I’m going to make a few assumptions. 1) The “processes” discussed here are “computational processes”. The word “computational” is not intended to be conceptually load-bearing. 2) Some processes are finite, and some are not. 3) Turing machines are really just a stand-in for the concept of “program”, so without gain of generality we can simply discuss programs.

It’s agreed that finite computational processes are integer-like, and I suppose it’s also agreed that infinite computational processes are non-integer-like. That leaves one last question: are programs integer-like? In some sense, a program might be considered as nothing more than a blob of text, and blobs of text are obviously integer-like. This is about as accurate as saying that humans are nothing more bags of meat. It’s true as far as it goes, but it leaves out something important.

A program is a description of a computational process. Whether this is true by definition or a meaningful philosophical statement is a matter of perspective. There’s no way to make things precise here, so I’ll settle for quoting from The Structure and Interpretation of Computer Programs:

Computational processes are abstract beings that inhabit computers…People create programs to direct processes. In effect, we conjure the spirits of the computer with our spells. A computational process is indeed much like a sorcerer’s idea of a spirit. It cannot be seen or touched. It is not composed of matter at all. However, it is very real…The programs we use to conjure processes are like a sorcerer’s spells. They are carefully composed from symbolic expressions in arcane and esoteric “programming languages” that prescribe the tasks we want our processes to perform.
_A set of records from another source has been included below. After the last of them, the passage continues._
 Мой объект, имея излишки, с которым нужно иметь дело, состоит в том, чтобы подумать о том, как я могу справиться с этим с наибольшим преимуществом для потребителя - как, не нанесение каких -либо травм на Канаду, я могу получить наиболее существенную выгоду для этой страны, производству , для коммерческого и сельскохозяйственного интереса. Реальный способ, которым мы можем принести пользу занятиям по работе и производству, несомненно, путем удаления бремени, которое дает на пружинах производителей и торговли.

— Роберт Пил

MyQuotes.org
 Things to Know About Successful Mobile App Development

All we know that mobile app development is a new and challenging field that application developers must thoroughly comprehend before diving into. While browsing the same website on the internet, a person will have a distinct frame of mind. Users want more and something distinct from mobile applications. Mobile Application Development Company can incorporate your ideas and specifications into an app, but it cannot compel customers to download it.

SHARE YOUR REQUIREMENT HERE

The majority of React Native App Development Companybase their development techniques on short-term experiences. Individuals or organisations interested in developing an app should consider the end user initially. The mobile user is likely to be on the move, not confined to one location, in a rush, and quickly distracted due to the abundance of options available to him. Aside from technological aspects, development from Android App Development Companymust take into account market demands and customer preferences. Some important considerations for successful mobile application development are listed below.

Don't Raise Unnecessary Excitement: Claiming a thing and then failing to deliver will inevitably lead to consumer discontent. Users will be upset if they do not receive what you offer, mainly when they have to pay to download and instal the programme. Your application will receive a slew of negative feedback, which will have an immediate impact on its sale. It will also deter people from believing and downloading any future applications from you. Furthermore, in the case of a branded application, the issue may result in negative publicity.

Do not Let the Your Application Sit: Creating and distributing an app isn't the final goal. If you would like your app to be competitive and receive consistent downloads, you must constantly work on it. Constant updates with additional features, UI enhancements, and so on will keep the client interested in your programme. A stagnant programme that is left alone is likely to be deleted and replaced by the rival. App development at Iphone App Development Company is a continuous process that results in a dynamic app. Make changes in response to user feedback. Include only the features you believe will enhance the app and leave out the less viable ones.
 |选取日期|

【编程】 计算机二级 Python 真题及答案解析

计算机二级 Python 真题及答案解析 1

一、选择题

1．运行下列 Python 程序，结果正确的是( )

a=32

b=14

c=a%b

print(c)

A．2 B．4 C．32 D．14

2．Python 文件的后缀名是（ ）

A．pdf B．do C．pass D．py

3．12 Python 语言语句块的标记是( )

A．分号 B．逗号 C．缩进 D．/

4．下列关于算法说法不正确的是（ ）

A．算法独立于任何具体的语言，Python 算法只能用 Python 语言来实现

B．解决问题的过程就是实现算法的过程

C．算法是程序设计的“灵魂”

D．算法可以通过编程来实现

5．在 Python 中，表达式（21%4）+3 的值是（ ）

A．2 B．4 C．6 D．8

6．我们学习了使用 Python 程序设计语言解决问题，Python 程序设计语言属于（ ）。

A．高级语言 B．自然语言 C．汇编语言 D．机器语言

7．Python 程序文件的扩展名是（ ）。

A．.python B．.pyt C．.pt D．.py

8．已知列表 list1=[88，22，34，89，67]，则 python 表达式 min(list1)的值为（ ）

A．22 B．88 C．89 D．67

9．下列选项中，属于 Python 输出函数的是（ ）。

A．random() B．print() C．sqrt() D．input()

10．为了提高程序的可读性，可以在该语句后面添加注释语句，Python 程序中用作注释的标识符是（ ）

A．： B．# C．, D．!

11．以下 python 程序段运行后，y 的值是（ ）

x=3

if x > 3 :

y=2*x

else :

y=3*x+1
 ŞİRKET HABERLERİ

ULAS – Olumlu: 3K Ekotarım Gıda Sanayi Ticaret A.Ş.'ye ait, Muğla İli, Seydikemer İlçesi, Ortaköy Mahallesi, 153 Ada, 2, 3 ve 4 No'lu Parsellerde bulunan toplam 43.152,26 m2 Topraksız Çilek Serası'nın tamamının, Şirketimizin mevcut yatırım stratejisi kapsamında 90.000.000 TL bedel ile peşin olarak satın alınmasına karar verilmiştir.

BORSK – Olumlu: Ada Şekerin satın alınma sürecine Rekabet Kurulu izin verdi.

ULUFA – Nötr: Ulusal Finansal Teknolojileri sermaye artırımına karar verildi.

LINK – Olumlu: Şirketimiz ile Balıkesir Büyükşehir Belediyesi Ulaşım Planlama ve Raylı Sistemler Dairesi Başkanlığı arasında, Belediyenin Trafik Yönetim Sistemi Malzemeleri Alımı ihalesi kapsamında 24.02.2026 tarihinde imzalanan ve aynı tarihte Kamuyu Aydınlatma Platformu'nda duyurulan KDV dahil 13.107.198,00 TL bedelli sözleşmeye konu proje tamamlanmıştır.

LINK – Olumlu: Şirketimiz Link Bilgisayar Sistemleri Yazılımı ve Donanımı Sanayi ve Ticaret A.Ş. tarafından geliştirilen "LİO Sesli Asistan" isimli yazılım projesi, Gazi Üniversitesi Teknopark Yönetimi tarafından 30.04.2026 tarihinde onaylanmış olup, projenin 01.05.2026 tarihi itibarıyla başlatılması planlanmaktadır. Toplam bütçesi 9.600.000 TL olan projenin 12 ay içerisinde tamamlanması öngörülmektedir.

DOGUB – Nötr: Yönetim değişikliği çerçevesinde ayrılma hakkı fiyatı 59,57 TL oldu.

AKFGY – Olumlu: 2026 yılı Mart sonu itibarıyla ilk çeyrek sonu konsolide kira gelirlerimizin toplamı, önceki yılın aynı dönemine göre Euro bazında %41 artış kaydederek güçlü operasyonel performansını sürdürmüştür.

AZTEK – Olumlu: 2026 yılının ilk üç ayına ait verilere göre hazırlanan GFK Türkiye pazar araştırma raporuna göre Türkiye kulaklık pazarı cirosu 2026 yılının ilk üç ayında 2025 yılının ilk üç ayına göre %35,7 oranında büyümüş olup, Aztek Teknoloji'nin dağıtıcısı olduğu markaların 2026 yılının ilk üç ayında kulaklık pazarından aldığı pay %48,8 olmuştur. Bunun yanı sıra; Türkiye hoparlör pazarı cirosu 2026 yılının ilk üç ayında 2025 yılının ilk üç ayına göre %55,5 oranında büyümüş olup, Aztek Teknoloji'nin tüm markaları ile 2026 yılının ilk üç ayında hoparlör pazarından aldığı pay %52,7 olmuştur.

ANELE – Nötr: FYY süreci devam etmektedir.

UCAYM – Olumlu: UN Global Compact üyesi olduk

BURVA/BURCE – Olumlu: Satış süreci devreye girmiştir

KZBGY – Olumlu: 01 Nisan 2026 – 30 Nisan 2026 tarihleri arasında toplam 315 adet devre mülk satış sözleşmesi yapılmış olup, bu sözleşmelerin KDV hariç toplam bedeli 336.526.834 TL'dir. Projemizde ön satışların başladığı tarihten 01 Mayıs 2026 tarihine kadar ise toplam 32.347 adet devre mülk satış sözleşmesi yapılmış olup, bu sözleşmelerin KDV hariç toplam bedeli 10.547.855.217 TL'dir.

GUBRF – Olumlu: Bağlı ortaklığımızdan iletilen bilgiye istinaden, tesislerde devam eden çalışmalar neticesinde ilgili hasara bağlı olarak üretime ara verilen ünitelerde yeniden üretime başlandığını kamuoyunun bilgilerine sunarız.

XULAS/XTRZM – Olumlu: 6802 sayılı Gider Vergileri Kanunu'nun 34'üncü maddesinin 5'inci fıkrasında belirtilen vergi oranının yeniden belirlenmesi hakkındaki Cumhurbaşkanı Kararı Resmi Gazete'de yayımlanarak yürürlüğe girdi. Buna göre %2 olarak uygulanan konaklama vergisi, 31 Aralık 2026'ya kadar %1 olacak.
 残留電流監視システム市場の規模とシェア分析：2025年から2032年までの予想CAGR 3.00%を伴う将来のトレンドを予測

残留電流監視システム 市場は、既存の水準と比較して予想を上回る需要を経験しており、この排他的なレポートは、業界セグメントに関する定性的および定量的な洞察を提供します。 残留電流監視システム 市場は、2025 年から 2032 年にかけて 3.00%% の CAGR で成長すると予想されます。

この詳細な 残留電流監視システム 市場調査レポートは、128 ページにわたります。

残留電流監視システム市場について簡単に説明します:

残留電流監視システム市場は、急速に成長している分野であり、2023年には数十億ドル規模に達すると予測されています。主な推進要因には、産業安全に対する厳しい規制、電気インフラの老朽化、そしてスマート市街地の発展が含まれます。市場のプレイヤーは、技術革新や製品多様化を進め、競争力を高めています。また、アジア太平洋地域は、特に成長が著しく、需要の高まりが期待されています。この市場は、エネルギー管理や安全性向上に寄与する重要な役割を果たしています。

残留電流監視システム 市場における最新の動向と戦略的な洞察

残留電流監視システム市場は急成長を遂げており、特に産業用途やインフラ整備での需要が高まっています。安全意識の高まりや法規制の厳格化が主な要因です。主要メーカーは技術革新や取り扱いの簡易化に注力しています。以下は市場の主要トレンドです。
The Church-Turing thesis says the converse: every computational process is described by some program or other. Some computational processes are infinite; therefore some programs are descriptions of infinite processes. Are such programs integer-like?

That might seem like a crucial question, but it isn’t. The real issue is that there’s no way to tell which programs describe finite processes and which ones describe infinite processes. Aaronson gives some examples of processes:

It’s easy to imagine a “physical process” whose outcome could depend on whether Goldbach’s Conjecture is true or false. (For example, a computer program that tests even numbers successively and halts if it finds one that’s not a sum of two primes.)… But can you imagine a “physical process” whose outcome could depend on whether there’s a set larger than the set of integers but smaller than the set of real numbers? If so, what would it look like?

“A computer program that tests even numbers successively and halts if it finds one that’s not a sum of two primes”. This is an informal but nevertheless complete description of a program, and that program is a description of a computational process. Is the process described finite or infinite? Well, at present the best that can be said is that the process is finite if GC is false, else infinite.

We have this distinction between integer-like objects and non-integer-like objects. What should be done with programs like the one above? Put them in a “maybe” pile? I don’t know, but I don’t think it’s safe or reasonable to call such a program integer-like. The very process that determines whether or not an object is integer-like is not itself integer-like.

“Quit talking in circles and get to the point. Is the Busy Beaver sequence well-defined or not?”

Neither! I don’t think it’s well-defined (at least not by the lights of BNG), but I also don’t think it’s not well-defined. I would say it’s not not well-defined, but that’s as far as I’ll go.